Cuando ella llegó a nuestras vidas, apenas si notamos su presencia.
Tan pequeña era.., y parecía apenas una especie de sombra pálida que, sin embargo, no podía pasar del todo inadvertida por ese extraño resplandor que poseía. Como la luz suave y cálida en la flama de una vela.
Parecía estar en todos lados, y en ninguno. Y aunque al principio, todos procuraban ignorarla, poco a poco fue ocupando un lugar en nuestra casa. Frágil y delicada, esbozaba una sonrisa cada vez que alguien fijaba la vista en ella. Una sonrisa que iluminaba aún más su dulce rostro, sus facciones tiernas de niña y que, por alguna razón, nos hacía tener sentimientos encontrados y que hacía mucho creíamos olvidados.
Nostalgia por algo que creímos perdido, la tranquilidad de quién encuentra el refugio largamente buscado, el asombro ante la revelación inesperada, y también la vergüenza, la punzada dolorosa del remordimiento, de quién sabe que deliberadamente actúo con maldad en muchos momentos de la vida.
Pero ella seguía ahí, sin importar el entorno hostil, las nubes oscuras que siempre parecían ensombrecer nuestra casa y nuestras vidas.
Y poco a poco, igual que nos dimos cuenta que había llegado, empezamos a cambiar. Ensayando sonrisas y palabras de comprensión y ternura para ofrecerle, un buen día nos dimos cuenta que las empleábamos entre nosotros.
Queriendo ser delicados con aquel ser tan frágil y luminoso, lo fuimos entre nosotros y nos dimos cuenta que las caras agrias, las palabras hirientes, amargas e insultantes se alejaban cuando recomponíamos el gesto en una sonrisa para ofrecércela a nuestra pequeña inquilina.
Con una ilusión renovada, embellecimos nuestra casa para agradarle; y en el proceso, nosotros mismos fuimos beneficiados con un ambiente limpio, saneado de las miasmas venenosas de todo aquello que guardábamos como en un basurero. Viejos odios, rencores y resentimientos de los que ya ni el recuerdo de su origen quedaba, salieron de nosotros dejando limpio nuestro corazón, ligero de todo aquel peso que ahogaba..y nos envenenaba lenta, inexorablemente día con día.

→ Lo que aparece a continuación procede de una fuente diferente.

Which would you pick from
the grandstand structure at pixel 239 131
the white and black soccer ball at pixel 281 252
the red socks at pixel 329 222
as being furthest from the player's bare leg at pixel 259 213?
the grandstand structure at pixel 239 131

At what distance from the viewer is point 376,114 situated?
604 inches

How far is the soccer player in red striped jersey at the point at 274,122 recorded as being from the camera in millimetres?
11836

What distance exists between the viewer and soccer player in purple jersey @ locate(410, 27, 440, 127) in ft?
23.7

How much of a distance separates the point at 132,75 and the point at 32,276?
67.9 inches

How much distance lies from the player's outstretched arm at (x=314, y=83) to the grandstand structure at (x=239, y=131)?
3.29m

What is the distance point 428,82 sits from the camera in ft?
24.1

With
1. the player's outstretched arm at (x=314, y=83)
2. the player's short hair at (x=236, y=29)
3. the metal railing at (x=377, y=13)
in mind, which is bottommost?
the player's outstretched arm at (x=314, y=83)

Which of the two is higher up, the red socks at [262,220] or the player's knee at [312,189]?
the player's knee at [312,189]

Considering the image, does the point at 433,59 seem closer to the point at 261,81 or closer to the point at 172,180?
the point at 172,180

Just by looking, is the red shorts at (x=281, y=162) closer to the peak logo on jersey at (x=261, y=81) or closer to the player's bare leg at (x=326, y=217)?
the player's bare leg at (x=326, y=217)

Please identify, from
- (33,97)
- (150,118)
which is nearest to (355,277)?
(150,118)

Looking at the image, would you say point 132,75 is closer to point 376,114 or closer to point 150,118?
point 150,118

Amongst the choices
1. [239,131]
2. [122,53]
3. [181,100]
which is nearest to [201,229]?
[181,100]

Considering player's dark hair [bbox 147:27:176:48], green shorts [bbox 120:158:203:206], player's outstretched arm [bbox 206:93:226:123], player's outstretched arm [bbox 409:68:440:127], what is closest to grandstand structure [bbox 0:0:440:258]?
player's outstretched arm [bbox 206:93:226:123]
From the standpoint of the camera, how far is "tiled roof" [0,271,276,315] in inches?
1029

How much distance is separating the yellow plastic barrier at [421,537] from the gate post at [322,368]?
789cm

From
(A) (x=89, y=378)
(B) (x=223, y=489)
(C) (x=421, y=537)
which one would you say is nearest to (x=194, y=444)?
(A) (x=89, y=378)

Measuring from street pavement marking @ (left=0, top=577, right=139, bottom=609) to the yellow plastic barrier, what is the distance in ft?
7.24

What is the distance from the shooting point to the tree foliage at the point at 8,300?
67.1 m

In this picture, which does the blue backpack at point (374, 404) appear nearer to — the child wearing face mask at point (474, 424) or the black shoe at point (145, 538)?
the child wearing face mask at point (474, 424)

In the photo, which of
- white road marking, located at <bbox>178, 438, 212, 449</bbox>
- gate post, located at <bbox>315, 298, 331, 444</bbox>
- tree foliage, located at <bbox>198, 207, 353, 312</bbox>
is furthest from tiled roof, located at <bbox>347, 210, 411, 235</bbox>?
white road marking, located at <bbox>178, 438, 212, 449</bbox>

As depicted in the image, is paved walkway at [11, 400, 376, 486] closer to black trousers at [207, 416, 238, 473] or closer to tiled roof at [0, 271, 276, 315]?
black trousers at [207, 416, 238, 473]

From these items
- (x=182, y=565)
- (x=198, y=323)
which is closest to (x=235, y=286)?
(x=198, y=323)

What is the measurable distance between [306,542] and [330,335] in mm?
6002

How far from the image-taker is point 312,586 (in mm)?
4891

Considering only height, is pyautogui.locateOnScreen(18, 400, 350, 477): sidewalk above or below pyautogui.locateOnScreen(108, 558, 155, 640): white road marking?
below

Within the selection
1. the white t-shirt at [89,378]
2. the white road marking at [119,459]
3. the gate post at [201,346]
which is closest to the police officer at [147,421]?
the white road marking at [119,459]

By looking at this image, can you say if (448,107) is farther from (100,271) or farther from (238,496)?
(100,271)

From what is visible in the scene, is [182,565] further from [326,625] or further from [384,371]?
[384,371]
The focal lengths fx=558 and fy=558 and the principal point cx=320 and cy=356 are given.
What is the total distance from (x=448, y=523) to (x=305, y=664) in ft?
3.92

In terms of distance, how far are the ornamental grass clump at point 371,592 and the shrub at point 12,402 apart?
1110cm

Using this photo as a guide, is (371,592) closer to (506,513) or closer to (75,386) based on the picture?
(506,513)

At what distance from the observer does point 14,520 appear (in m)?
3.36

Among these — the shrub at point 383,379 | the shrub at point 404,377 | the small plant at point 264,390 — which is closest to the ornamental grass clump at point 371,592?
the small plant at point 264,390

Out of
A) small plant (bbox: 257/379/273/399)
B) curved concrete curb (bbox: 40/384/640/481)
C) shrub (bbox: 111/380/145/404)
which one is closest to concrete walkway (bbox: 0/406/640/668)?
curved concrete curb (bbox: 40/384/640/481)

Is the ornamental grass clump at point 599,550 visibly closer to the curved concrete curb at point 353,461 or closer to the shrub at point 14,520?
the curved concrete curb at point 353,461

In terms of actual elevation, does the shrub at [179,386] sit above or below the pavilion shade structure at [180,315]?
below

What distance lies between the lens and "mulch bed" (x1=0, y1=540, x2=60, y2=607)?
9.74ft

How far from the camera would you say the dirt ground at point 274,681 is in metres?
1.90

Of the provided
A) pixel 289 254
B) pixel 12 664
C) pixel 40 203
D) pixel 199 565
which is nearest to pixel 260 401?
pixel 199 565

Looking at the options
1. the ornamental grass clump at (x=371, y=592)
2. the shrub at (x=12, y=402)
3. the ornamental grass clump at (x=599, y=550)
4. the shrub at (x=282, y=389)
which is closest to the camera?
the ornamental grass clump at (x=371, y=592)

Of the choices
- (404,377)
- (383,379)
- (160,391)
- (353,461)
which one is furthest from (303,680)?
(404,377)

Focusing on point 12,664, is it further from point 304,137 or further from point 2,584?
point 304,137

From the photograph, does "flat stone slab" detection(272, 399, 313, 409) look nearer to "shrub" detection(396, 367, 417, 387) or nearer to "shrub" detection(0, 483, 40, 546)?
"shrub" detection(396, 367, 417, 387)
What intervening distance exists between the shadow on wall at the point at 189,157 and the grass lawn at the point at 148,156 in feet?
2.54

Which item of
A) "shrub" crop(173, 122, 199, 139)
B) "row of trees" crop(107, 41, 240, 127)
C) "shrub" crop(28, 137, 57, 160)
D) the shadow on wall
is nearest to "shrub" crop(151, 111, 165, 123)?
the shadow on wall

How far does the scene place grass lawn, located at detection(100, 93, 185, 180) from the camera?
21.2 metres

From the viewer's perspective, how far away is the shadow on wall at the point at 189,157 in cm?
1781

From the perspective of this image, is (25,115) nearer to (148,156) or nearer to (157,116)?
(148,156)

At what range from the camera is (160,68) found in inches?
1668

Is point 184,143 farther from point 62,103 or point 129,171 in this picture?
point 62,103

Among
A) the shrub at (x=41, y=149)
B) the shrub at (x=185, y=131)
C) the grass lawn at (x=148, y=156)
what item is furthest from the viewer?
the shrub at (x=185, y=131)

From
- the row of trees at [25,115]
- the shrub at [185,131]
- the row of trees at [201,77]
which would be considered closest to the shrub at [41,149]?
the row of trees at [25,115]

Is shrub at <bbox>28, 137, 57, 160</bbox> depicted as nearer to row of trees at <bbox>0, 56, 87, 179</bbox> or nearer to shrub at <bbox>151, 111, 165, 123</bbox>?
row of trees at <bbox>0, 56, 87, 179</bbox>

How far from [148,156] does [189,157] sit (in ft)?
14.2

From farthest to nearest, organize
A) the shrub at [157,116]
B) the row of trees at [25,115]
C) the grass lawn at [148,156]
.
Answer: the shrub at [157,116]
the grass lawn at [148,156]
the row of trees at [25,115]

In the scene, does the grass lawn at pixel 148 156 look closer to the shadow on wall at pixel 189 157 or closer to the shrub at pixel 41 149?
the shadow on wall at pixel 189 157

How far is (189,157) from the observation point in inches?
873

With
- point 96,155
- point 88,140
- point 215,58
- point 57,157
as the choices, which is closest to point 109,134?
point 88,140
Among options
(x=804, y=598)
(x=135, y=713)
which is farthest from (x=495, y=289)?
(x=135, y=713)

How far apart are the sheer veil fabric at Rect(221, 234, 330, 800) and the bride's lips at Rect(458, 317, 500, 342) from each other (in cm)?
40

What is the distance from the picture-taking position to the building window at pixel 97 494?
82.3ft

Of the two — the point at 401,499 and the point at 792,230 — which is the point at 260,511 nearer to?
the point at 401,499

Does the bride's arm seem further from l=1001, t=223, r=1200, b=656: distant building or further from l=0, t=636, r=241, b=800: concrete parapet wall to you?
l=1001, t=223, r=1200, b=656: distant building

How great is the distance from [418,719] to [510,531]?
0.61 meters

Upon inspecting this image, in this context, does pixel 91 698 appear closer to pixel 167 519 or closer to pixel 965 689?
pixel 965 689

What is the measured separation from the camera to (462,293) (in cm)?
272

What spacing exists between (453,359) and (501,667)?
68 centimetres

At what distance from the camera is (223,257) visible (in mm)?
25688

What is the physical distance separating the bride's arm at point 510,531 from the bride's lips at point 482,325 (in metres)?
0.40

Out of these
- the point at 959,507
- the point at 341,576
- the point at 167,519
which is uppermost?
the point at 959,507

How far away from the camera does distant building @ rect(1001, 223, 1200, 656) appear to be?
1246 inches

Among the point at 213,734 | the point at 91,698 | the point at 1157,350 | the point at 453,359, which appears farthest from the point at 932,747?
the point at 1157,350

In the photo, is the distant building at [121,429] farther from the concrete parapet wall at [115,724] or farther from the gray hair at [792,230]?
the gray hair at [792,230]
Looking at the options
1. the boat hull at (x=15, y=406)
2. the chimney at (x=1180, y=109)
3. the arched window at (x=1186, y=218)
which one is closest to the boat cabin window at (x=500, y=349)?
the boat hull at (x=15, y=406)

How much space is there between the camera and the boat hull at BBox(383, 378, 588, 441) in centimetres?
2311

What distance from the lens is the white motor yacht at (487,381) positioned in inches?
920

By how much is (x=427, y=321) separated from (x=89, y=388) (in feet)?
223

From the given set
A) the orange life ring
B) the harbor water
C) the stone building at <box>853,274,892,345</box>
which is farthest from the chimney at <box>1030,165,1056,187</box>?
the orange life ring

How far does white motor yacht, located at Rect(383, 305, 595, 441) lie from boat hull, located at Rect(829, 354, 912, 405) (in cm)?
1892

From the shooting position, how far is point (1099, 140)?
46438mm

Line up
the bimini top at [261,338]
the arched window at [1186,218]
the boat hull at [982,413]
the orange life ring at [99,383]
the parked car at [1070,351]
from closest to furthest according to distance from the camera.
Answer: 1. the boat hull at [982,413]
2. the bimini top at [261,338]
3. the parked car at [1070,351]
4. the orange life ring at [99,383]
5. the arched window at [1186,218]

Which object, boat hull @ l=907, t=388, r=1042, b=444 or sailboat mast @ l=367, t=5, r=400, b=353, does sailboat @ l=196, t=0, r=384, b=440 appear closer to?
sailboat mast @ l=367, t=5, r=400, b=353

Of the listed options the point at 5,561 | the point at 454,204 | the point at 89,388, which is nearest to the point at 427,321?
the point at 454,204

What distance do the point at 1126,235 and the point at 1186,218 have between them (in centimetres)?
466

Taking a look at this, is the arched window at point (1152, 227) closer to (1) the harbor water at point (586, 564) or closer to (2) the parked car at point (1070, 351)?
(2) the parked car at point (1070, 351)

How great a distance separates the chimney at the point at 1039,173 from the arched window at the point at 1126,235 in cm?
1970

Y ella, ella florecía entonces como una flama incandecente. Para entonces, su silueta pequeña apenas se distinguía entre la luz resplandeciente de su aura. Nos acercábamos a ella para tratar de adivinar si seguía ahí.., y aunque difícil, entre la claridad se alcanzaba a divisar la sonrisa perenne, aquel gesto que parecía decir "sí" a todo. Sin preguntas, sin juicios, sin condenas.
Hasta que un día, la claridad que había ido acrecentándose cada día, acabó por envolver la casa entera. No fue un fénomeno apreciable, no cambió nada, ni se movió la tierra o hubo algún fuego de artificio que anunciara el evento.
Simplemente ella se fue, su luz brilló como nunca entre nosotros, cubriéndonos como una nube y asi como llegó, en ese momento ya no estaba.
¿Pero se fue?
Sucedió algo extraño, porque después de todo, seguimos percibiendo su presencia. La sonrisa que nos cautivó, que nos atrajo, que acabó por cambiar nuestra vida seguía ahí.
Y es que ella no se fue, se quedó a vivir dentro de cada uno de nosotros. Tocándonos a cada quién con una caricia especial, con una señal que no nos deja olvidar que vive para siempre, desde entonces en nuestros corazones.
Nunca supimos su nombre, pero nosotros, en nuestra ignorancia le llamamos...felicidad.